La música tiene muchas particularidades. Una de ellas, la de llevarte al pasado. Una canción puede hacerte recordar momentos vividos que bien podríamos haber eliminado -momentáneamente- de nuestras mentes.
De acuerdo con la Real Academia Española, es el arte de combinar los sonidos de la voz humana o de los instrumentos, o de unos y otros a la vez, de suerte que produzcan deleite, conmoviendo la sensibilidad, ya sea alegre, ya tristemente.
Familiares que ya no están con nosotros, viejos amigos, lugares en los que pasamos buenos momentos. La música tiene la magia de revivirlos.
Un Fiat Premio gris del año 93, la carretera y el paisaje campestre a mí alrededor, mis padres –más flacos y con menos canas-, mi hermana –aún niña- y varios cassettes amontonados en la guantera. Todo eso pasa por mi interior cada vez que escucho a Ricardo Montaner. Debo reconocer que en la actualidad me resulta un tanto desagradable. No me cae bien su cara regordeta y “retocada”. Tampoco me simpatizan sus últimos hits. Pero si en alguna radio pasan Déjame llorar me olvido automáticamente de todo eso.

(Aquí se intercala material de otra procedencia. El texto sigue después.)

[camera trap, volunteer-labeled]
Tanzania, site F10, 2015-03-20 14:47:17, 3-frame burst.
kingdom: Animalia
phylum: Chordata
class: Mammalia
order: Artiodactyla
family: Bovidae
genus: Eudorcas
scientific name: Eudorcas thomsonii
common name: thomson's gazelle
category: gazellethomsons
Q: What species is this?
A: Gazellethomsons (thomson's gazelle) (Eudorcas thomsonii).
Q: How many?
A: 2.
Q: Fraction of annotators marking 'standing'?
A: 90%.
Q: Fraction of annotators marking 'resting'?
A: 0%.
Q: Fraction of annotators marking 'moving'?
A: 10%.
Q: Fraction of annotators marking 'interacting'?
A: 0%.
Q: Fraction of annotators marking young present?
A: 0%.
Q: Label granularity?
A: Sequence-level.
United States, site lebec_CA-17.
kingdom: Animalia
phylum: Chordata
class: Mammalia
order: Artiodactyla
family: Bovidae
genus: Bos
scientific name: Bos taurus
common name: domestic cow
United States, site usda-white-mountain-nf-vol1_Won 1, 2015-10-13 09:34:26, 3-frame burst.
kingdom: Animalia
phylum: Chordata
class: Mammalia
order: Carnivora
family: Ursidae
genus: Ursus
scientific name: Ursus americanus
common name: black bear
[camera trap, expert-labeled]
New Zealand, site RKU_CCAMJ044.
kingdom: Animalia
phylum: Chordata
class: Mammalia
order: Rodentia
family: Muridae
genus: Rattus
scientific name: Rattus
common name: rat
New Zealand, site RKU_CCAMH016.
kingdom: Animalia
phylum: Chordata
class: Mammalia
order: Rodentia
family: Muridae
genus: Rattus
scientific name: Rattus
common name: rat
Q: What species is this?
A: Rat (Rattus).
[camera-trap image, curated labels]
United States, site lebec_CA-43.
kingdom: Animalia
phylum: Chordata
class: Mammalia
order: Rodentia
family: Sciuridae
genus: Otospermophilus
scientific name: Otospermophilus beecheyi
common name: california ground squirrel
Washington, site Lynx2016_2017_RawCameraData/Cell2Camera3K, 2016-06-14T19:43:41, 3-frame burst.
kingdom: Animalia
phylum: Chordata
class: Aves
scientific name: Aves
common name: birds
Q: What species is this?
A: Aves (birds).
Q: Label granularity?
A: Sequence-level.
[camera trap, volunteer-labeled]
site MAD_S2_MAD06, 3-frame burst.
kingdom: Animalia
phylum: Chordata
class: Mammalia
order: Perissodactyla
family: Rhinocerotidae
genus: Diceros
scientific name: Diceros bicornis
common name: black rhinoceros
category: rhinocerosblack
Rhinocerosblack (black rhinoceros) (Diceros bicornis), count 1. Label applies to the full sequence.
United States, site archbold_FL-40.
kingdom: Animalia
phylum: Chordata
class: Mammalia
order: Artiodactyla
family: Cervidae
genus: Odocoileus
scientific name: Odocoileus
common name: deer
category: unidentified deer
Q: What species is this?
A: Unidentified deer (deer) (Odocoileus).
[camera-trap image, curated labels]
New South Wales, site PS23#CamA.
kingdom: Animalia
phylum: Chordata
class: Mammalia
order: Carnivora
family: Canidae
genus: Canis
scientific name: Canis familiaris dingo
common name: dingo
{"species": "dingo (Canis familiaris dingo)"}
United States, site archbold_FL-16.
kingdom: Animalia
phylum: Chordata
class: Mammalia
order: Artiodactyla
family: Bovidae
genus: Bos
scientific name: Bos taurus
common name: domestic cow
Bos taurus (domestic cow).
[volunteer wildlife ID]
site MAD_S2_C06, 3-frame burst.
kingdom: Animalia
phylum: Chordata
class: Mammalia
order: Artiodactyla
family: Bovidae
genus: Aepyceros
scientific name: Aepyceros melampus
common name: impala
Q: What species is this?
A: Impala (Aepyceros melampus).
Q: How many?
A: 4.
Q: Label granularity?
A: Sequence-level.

Estoy en el pasado, un lindo pasado.
El cassette de Ricardo Montaner -cuya cinta debía ser constantemente “reparada” con la ayuda de una lapicera- me remonta a mi niñez: viajes en familia, horas de carretera y de jugar al “veo, veo”. Mi padre haciendo “bobadas” para divertirnos a mí y a mi hermana; mi madre poniendo orden cuando nos aburríamos y comenzábamos a pelear. Las hermosas casas de Solís, el Nintendo y Mario Bros. Todos parte del ayer. Parte de una época ya lejana, pero a la que me gusta acercarme.